▶ [Source text]
________

# Malaysian police detain 'midget' gang



## kwflatbed (Dec 29, 2004)

KUALA LUMPUR, Malaysia (AP) -- Malaysian police detained an eight-member gang of small-sized robbers dubbed the "midget gang," who allegedly confessed to committing 14 break-ins over the past three months, a news report said Thursday.
All the gang members, aged between 14 and 23 years, were diminutive, The Star newspaper said without saying whether they were dwarfs or just small.
Some of them who were less than 5 feet tall would be picked to squeeze through small openings into the houses they robbed in central Malaysia, The Star said.
Gang members confessed to their crimes when they were detained, according to the report.
The arrests came about after residents in a housing area alerted police after noticing the group loitering suspiciously in a field near their homes, Ampang district police chief Amer Awal was quoted as saying.
Amer and other senior officers were in a meeting Thursday morning and were unable to take phone calls to provide further details, his secretary said.


----------



## MARINECOP (Dec 23, 2003)

I would love to see those booking photos. LMAO.


----------



## robinlow (Feb 18, 2006)

Midgets are useful in crime as shown in movies like "Little Man" and "Bad Santa"


----------



## KozmoKramer (Apr 25, 2004)

> Some of them who were less than 5 feet tall....


Is any Malaysian taller than 5 ft.?


----------

________

▶ [Records provided]

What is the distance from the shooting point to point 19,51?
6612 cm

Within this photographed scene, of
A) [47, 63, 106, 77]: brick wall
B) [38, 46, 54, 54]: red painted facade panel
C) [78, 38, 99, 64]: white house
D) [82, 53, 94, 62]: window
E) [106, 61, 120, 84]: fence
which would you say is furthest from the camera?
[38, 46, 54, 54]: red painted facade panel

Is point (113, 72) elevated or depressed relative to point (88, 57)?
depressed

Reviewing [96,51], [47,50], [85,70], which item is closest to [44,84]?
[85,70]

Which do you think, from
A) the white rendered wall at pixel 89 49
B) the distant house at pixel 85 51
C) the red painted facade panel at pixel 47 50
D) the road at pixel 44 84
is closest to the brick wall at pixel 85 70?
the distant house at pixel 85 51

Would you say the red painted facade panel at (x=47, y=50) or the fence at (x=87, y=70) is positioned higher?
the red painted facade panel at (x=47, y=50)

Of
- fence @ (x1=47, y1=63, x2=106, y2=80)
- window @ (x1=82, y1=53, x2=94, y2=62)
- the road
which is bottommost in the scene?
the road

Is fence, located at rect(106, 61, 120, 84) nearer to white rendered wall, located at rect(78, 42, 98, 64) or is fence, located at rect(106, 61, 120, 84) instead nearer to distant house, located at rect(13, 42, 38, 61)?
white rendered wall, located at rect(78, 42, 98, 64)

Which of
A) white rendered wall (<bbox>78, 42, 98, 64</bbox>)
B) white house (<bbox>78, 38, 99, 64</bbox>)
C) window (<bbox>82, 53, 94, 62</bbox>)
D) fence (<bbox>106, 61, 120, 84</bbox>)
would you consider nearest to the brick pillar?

________

▶ [Required task]
Reproduce the forum thread about the Malaysian "midget gang" arrest in full, word for word.

▶ [Output below]
# Malaysian police detain 'midget' gang



## kwflatbed (Dec 29, 2004)

KUALA LUMPUR, Malaysia (AP) -- Malaysian police detained an eight-member gang of small-sized robbers dubbed the "midget gang," who allegedly confessed to committing 14 break-ins over the past three months, a news report said Thursday.
All the gang members, aged between 14 and 23 years, were diminutive, The Star newspaper said without saying whether they were dwarfs or just small.
Some of them who were less than 5 feet tall would be picked to squeeze through small openings into the houses they robbed in central Malaysia, The Star said.
Gang members confessed to their crimes when they were detained, according to the report.
The arrests came about after residents in a housing area alerted police after noticing the group loitering suspiciously in a field near their homes, Ampang district police chief Amer Awal was quoted as saying.
Amer and other senior officers were in a meeting Thursday morning and were unable to take phone calls to provide further details, his secretary said.


----------



## MARINECOP (Dec 23, 2003)

I would love to see those booking photos. LMAO.


----------



## robinlow (Feb 18, 2006)

Midgets are useful in crime as shown in movies like "Little Man" and "Bad Santa"


----------



## KozmoKramer (Apr 25, 2004)

> Some of them who were less than 5 feet tall....


Is any Malaysian taller than 5 ft.?


----------